··· INPUT
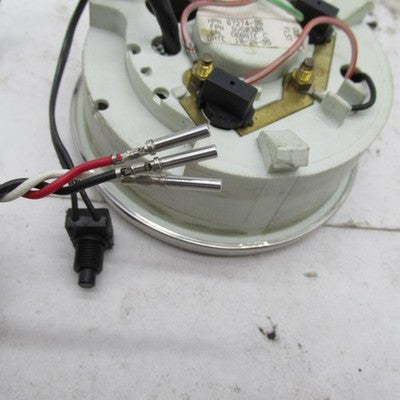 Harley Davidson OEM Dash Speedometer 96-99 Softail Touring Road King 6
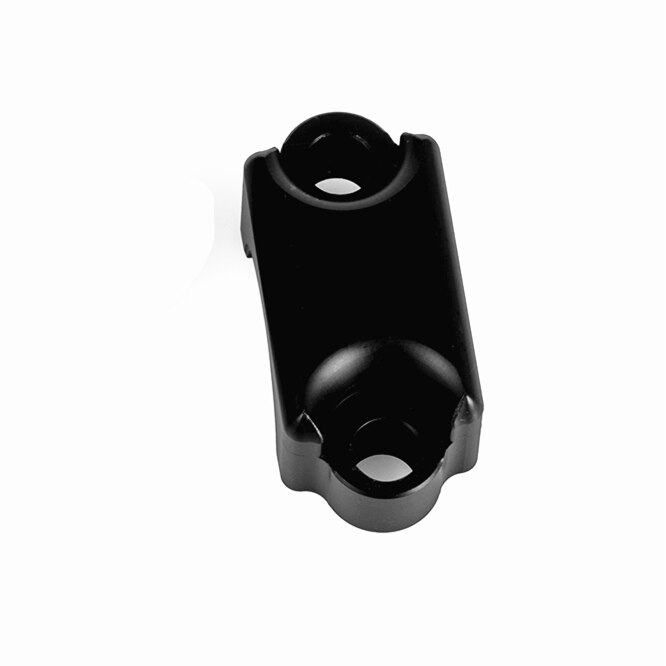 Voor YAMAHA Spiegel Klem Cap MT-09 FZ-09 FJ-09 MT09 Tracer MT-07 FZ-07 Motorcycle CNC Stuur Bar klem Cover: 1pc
······
··· INPUT
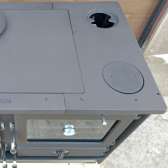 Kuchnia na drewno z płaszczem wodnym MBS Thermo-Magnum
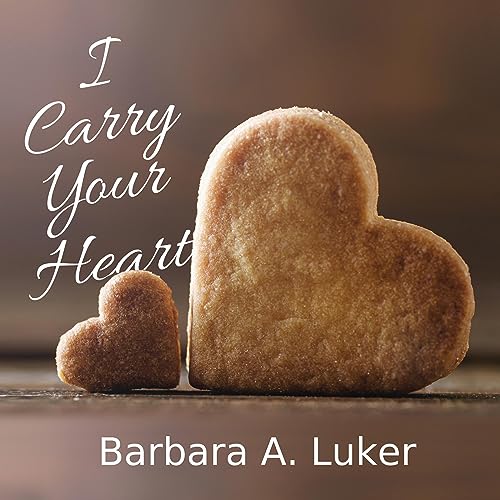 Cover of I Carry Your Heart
······
AIM OF THE EXERCISE: Set down exactly the lines above, from the line containing "Harley Davidson OEM" through the line containing "Voor YAMAHA Spiegel". Skip the pictures.

WRITTEN REPLY:
 Harley Davidson OEM Dash Speedometer 96-99 Softail Touring Road King 6
 Voor YAMAHA Spiegel Klem Cap MT-09 FZ-09 FJ-09 MT09 Tracer MT-07 FZ-07 Motorcycle CNC Stuur Bar klem Cover: 1pc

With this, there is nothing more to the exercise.